Diego Bernal se percatará de que al otro lado de la calle hay un operario colgado de una farola. El tipo estará instalando el enésimo cartel publicitario con el rostro de Luis Suárez. El jugador del Barcelona ha promocionado ya aerolíneas, bebidas azucaradas, una red de locales de pagos y cobranzas, equipamiento deportivo y centros auditivos. Esta vez sostiene un celular y Diego Bernal se preguntará si acaso Suárez no publicitó ya en su momento la otra empresa de telefonía móvil que opera en Uruguay.
“No tengo la certeza, pero podría ser” le contestará luego su compañero de trabajo Pablo Grimaldi cuando le plantee la cuestión “teniendo en cuenta que acá, en el paisito, las agencias de publicidad no andan sobradas de ídolos”.

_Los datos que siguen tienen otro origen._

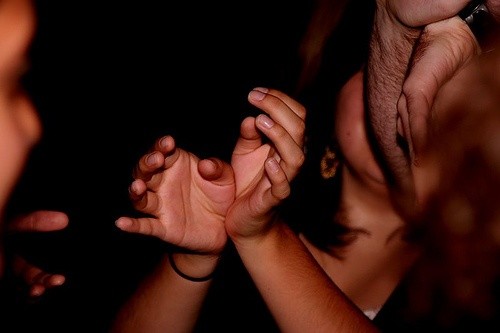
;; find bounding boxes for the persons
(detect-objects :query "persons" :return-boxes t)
[111,0,500,333]
[369,1,500,326]
[0,1,69,297]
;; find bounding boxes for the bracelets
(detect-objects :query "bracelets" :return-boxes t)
[457,0,500,53]
[167,246,215,282]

Diego Bernal se dispondrá a abandonar su departamento en la calle Soriano -no excesivamente lejos de la Ciudad Vieja- pero se percatará de que la radio permanece encendida en el living. Dará media vuelta y cuando esté a punto de girar la rueda para acallarla –se trata de un aparato antiguo, pero no obsolescente- surgirá una canción.
Diego identificará al instante las notas que preceden a un texto indisoluble en su recuerdo: “El deseo sigue un pulso paralelo. Y la historia es una red y no una vía”.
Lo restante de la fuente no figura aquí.